Bravant l’interdiction d’occuper le carrefour Rio de Libreville pour dénoncer la modification « illégale » de la constitution par la Cour constitutionnelle, le sénateur Jean Eyeghe Ndong à l’initiative de cet appel au rassemblement, a au nom de la Coalition pour la nouvelle république (CNR) de Jean Ping, donné rendez-vous aux populations ce samedi à 11h00 à sa permanence politique située au quartier Nkembo.

Sans surprise, la manifestation de l’opposition prévue à Libreville cet après-midi a été interdite par les autorités gouvernementales gabonaises.
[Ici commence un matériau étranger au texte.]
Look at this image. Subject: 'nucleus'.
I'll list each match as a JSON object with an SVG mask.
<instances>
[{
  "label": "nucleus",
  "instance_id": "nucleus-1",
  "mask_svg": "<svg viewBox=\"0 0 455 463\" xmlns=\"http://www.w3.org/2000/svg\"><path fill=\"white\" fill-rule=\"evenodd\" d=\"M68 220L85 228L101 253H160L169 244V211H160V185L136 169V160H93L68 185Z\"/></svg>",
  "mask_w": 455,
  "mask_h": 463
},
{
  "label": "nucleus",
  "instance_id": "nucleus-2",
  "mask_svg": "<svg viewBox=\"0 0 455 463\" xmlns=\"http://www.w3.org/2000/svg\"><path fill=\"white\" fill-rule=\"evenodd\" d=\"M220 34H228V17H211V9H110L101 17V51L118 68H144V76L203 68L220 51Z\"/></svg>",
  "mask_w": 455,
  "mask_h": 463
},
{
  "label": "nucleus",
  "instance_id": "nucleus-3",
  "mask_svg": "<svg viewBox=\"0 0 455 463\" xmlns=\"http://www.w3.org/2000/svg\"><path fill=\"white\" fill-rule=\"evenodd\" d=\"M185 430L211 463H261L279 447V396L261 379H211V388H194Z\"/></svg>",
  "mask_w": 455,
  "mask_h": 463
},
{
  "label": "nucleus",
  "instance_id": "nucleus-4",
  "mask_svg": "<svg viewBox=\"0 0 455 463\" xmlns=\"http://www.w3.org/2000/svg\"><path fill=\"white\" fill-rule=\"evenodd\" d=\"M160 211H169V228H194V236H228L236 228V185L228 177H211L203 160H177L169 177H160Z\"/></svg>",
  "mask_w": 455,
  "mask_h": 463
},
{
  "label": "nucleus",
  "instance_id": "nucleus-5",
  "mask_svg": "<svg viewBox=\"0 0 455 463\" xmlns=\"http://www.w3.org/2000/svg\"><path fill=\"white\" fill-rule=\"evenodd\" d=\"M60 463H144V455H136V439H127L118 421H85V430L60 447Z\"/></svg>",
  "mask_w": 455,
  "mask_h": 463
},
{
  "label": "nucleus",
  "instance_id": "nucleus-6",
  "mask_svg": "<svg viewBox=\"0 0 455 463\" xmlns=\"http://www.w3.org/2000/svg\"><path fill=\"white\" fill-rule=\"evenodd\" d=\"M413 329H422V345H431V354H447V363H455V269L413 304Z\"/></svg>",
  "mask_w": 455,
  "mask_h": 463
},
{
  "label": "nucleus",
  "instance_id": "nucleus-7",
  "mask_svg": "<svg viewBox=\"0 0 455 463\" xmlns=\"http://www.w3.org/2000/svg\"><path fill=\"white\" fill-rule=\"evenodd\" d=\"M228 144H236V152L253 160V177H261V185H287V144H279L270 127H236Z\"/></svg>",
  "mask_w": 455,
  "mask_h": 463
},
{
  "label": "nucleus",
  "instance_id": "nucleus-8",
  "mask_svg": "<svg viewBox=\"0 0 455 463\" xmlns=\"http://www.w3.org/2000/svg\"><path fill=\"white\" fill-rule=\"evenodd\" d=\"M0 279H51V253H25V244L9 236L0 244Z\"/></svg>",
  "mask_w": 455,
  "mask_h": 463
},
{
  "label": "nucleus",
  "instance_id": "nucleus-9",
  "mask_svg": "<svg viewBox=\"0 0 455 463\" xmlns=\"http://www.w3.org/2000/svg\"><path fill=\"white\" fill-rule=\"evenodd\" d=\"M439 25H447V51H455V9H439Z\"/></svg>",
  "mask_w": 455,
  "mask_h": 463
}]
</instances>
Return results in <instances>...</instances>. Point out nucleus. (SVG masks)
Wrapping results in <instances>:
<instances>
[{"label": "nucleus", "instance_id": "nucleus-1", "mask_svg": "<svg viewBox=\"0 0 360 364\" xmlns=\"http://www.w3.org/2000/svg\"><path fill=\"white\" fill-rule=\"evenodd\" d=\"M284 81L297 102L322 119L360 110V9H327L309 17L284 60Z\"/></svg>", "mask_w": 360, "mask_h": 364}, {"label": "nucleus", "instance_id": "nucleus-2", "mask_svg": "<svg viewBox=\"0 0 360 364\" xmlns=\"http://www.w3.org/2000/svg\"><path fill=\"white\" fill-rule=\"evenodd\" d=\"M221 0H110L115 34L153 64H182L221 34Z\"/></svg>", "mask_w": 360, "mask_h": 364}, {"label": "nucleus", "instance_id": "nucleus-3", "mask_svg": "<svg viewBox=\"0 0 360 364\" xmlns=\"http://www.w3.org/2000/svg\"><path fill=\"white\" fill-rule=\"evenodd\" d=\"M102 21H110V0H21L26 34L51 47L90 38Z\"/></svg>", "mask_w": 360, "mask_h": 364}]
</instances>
Malgré cette déconvenue, le sénateur Jean Eyeghe Ndong s’y est rendu à l’heure indiquée pour délivrer un court message, bravant ainsi l’interdiction du ministère de l’Intérieur.

Jean Eyeghe Ndong arrivant sur le lieu du rassemblement interdit

Dans son adresse, l’ancien Premier ministre a martelé la nécessité que faire fi des intimidations qu’instiguent le régime pour empêcher la tenue des manifestations publiques de l’opposition. Abordant cette interdiction, Jean Eyeghe Ndong a indiqué que le ministère de l’Intérieur lui a opposé un refus à tenir son « rassemblement ». Lambert Matha, le ministre, lui a conseillé de le « tenir dans un lieu privé », a-t-il révélé.

La courte sortie du président de la CNR au carrefour rio

C’est prenant à la lettre cette recommandation que l’actuel président de la CNR a invité les populations à son QG, situé au quartier Nkembo ce samedi matin à 11h00. « C’est samedi qu’il faudra faire l’effort. C’est à cette occasion que l’on délivrera ce qu’on a à dire par rapport à la situation de notre pays », a dit le membre de la CNR évoquant l’absence du Gabon d’Ali Bongo et la décision controversée de la Cour constitutionnelle.

Rappelons que l’opposition gabonaise est vent debout contre la dernière décision de la Cour constitutionnelle prise le 14 novembre, visant à ajouter un alinéa « provisoire » à l’article 13 de la Constitution. La CNR avait appelé à un rassemblement ce vendredi pour dénoncer cette décision et obtenir la démission de Marie Madeleine Mborantsuo, la présidente de la Cour et belle-mère d’Ali Bongo.